2021-03-20 - Adventures in Partitions
No, this post isn't about Poland
I've always been fascinated by the history of programming and to that end I recently bought myself an old computer. I installed Windows 98 SE, Windows NT 4.0, Windows 3.1 and OS/2 2.1 on it and installed a variety of programming packages. Previously I was using virtual machines to host the OS but I found the virtual screen difficult to read and the virtualization program has compatibility versions with windows updates. Having dedicated hardware means things can run full screen and I shouldn’t have to deal with updates.
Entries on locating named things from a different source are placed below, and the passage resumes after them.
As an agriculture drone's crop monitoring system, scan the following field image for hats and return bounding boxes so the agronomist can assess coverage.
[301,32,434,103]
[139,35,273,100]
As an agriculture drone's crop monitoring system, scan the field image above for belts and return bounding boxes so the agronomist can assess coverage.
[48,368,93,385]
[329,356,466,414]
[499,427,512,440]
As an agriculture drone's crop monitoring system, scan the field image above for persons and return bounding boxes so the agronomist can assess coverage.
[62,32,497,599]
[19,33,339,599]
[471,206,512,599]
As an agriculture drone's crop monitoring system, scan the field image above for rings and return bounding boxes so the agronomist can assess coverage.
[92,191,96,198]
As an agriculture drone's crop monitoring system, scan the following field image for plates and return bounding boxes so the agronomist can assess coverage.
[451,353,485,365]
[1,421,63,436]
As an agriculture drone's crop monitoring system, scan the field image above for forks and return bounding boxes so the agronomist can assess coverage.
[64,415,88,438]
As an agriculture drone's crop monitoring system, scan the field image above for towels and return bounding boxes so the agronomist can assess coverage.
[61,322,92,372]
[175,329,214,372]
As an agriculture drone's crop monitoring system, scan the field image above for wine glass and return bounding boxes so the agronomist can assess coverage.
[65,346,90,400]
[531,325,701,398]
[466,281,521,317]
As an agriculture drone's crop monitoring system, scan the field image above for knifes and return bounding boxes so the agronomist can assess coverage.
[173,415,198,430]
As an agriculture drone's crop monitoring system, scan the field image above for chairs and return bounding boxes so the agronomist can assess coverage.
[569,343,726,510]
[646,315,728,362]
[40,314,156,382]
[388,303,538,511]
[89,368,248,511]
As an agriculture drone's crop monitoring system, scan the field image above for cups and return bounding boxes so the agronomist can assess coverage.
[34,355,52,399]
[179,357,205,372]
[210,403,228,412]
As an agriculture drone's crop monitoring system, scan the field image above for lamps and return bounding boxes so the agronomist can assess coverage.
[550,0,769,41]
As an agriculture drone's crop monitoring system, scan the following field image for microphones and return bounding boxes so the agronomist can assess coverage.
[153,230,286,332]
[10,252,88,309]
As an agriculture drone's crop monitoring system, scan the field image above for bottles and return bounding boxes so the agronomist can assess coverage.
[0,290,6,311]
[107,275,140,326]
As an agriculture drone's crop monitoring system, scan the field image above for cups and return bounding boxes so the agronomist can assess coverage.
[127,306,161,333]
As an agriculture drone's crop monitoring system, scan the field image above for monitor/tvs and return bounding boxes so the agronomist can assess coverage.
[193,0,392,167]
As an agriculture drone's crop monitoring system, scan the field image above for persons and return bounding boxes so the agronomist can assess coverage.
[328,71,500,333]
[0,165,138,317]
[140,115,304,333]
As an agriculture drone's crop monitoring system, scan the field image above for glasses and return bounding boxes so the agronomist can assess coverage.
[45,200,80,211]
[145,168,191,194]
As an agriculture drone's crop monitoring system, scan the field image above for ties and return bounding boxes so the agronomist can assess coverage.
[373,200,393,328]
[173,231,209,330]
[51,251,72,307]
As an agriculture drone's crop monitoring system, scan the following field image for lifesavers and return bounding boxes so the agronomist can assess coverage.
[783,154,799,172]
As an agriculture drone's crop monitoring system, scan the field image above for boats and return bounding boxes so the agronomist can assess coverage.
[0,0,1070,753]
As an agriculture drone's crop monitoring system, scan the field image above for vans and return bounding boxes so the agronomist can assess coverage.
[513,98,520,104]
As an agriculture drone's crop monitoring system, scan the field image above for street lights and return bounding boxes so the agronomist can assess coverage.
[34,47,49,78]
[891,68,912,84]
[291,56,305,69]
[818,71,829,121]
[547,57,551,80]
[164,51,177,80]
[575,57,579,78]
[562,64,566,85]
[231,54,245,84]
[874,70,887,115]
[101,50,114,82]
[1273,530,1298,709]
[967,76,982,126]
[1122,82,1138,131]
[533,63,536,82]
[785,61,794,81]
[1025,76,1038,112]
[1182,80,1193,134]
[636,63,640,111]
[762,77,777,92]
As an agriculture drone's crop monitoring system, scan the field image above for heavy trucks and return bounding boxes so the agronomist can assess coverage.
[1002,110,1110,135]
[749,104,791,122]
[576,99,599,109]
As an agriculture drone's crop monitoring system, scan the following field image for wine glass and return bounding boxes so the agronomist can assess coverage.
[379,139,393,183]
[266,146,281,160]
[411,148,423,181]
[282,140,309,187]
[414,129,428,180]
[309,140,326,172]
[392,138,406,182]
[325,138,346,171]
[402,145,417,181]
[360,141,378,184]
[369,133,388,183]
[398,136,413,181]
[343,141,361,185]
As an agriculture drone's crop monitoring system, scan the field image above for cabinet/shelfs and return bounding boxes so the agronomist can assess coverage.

It's been an interesting experience setting up all these OSs. For one thing I learned things I didn't expect to learn and for another things I expected to be problems weren't. My primary concern with setting up this system was drivers. I envisioned days spent trying to get things to work and googling obscure error messages but that hasn't really been the case. For the most part things just worked and I was able to find drivers for the things I wanted. Dell had drivers downloads for both Windows 98 and Windows NT 4.0 and I even found USB mass storage drivers for both of those as well. I also found a tool that patches the SVGA driver for Windows 3.1 so that you can run it at a resolution above 640x480. I am missing some drivers, like Windows 98 SE can't read NTFS partitions but Windows NT 4.0 can read FAT32 and both can connect to the network and read USB sticks so that’s not a huge issue. When I get around to working with OS/2 I want to try and figure out how to get it to read the CD Drive and display at a higher resolution but those issues don’t stop it from working.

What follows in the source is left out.